Teks Bacaan →
__________

Batasan terhadap pengertian atau istilah yang kita gunakan menjadi sangat penting, untuk menghindari kesewenang-wenangan tafsir atas gerakan keagamaan. Terus terang saja, khusus untuk kata aliran atau kelompok sempalan (apakan lagi aliran sesat) dalam kosa kata Indonesia bermakna peyoratif, baik dalam konteks sosial maupun politik. Term ini oleh pemerintah Orde Lama dan Orde Baru di jadikan instrumen untuk mengkooptasi beberapa gerakan keagamaan yang dinilai ”mengancam” stabilitas dan integrasi bangsa. Ternyata instrumen linguistik ini efektif untuk ”membasmi” kelompok-kelompok yang dikelompokkan sebagai ekstrim kanan.
Seiring dengan perubahan waktu dan perkembangan masyarakat, ternyata terma ini juga tetap bermakna peyoratif dan tetap efektif untuk mengeliminasi keberadaan kelompok lain yang dinilai ”berseberangan” dengan sikap dan pendirian ”Kita”. Hanya dengan satu kata, ”sesat”, ”menghina”, orang tanpa pikir panjang bisa serta merta kehilangan kendali rasionalitas dan rasa kerahiman antara sesama manusia. Ironisnya, terkadang ”mereka” bertindak tanpa mengetahui duduk persoalan secara persis dan mendalam. Terlebih lagi, jika institusi atau tokoh-tokoh kharismatik yang menjustifikasi penilaian tersebut, mereka akan semakin yakin, seakan-akan membawa SK pembenaran untuk merusak, memukul dan membunuh satu sama lain.

__________

Data →
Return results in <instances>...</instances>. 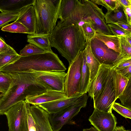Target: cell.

__________

Daftar Tugas →
A: Menurut teks tentang istilah aliran sesat, pemerintah apa saja yang menjadikan istilah aliran atau kelompok sempalan sebagai instrumen untuk mengkooptasi gerakan keagamaan?
B: Tuliskan lanjutan teks tentang istilah aliran sesat, dimulai sesudah kalimat terakhirnya.
Baris-baris data tidak ada hubungannya dengan teks tentang istilah aliran sesat.

Kunci Jawaban →
A: Pemerintah Orde Lama dan Orde Baru.

B:
Dalam konteks ini, sekali lagi untuk menghindari kesewenang-wenangan dalam menjustifikasi keberadaan pluralitas paham, kita perlu membuat batasan yang lebih rasional dan jernih, bukan semata-mata atas dasar ketidaksenangan, apalagi prasangka. Kalau kita menelaah secara lebih mendalam tentang keberadaan paham-paham keagamaan, tidak memadai menilai sesat sebuah paham jika semata berdasarkan karena orang berbeda paham dengan kita. Kemudian, jika kita ingin mengatakan bahwa, ini atau itu adalah ajaran yang sesat, setidaknya kita dapat menjelaskan, atas dasar apa kita menilai sebuah ajaran itu sesat.
Setidaknya menurut penulis, untuk sampai kepada penilaian tentang sesat tidaknya sebuah ajaran agama adalah; Pertama, harus dibedakan antara sengaja merusak dan menghina ajaran agama dengan sekedar perbedaan persfektif dalam melakukan penafsiran; Kedua, wilayah mana yang dinilai telah ”dirusak” oleh mereka yang dinilai sesat, seperti wilayah peribadatan yang telah berlaku qath’i, atau wilayah aqidah atau mu’amalah yang terbuka peluang terjadinya dialog dengan menghadirkan beragam persfektif, seperti filosofis, mistik (tashawuf), logika dan ilmu pengetahuan; Ketiga, dilihat dari aspek teleologis, yaitu apakah ajaran tersebut cenderung membawa orang kepada kemudharatan atau semangat pembangkangan (perlawanan) terhadap kemashalatan umum. Inipun membutuhkan satu kajian yang lebih mendalam, agar tidak terjadi tyrani atas nama kebenaran dan menghindarkan kemudharatan bagi ummat; Keempat, hal yang paling penting, dan ini jarang terjadi dalam kehidupan nyata, perlu ada ruang dialog terbuka secara santun dan rasional, tidak untuk memeriksa kepercayaan (tahkim), akan tetapi untuk memahami konstruksi atau persfektif mereka yang memiliki pandangan keagamaan yang berbeda. Hemat penulis, jika keempat hal ini kita praktekkan, setidaknya dapat mengurangi praktek kesewenang-wenangan dalam penafsiran.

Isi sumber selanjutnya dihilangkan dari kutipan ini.